═════ DATA EXTRACT

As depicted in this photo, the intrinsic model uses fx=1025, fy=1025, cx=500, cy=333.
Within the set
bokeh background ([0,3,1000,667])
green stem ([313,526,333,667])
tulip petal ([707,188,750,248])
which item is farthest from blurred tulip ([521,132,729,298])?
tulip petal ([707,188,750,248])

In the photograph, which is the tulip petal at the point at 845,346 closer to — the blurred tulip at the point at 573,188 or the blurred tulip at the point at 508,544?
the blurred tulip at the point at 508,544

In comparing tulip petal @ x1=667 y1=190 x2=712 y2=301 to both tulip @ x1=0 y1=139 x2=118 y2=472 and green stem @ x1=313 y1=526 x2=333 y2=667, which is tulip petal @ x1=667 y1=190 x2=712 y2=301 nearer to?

══════════

**THE TASK:** Please copy every one of the records above without changing a word.

**REPLY TO THE EXERCISE:**
As depicted in this photo, the intrinsic model uses fx=1025, fy=1025, cx=500, cy=333.
Within the set
bokeh background ([0,3,1000,667])
green stem ([313,526,333,667])
tulip petal ([707,188,750,248])
which item is farthest from blurred tulip ([521,132,729,298])?
tulip petal ([707,188,750,248])

In the photograph, which is the tulip petal at the point at 845,346 closer to — the blurred tulip at the point at 573,188 or the blurred tulip at the point at 508,544?
the blurred tulip at the point at 508,544

In comparing tulip petal @ x1=667 y1=190 x2=712 y2=301 to both tulip @ x1=0 y1=139 x2=118 y2=472 and green stem @ x1=313 y1=526 x2=333 y2=667, which is tulip petal @ x1=667 y1=190 x2=712 y2=301 nearer to?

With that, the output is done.